#### Material for this exercise:
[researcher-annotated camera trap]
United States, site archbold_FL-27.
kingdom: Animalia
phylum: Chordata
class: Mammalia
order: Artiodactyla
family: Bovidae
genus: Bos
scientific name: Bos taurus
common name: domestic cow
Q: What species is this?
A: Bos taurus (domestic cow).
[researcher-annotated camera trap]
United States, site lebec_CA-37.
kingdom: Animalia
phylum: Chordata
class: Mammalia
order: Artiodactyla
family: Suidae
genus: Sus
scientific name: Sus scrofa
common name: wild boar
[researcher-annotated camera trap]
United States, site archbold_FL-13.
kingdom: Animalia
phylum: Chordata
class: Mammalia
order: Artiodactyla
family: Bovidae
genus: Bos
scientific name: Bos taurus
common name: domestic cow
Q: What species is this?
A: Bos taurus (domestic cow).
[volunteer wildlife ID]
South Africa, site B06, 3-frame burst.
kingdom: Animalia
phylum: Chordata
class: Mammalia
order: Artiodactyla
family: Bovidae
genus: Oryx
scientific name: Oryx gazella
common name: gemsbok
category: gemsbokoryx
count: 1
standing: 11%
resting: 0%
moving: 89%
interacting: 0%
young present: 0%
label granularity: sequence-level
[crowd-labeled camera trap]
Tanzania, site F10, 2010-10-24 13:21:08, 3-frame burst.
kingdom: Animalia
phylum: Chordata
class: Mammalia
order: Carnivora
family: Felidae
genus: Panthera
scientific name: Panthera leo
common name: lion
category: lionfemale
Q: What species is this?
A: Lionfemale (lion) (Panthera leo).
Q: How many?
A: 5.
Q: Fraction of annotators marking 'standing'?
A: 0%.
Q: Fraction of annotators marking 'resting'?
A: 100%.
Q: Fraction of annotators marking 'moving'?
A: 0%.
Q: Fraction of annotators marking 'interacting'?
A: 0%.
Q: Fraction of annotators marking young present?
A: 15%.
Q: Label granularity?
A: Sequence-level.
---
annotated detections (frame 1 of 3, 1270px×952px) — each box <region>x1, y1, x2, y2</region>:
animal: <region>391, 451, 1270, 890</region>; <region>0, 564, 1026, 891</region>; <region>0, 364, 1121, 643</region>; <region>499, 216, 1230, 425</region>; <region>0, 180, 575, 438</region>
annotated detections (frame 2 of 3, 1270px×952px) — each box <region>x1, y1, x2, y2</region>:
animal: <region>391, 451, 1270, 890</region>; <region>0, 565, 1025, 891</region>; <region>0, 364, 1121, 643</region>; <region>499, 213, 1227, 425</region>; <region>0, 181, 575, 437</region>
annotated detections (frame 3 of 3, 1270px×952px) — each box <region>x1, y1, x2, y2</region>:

#### Work required:
If a line above holds "Fraction", count it; say how many such lines there are and nothing else.

#### Task response:
5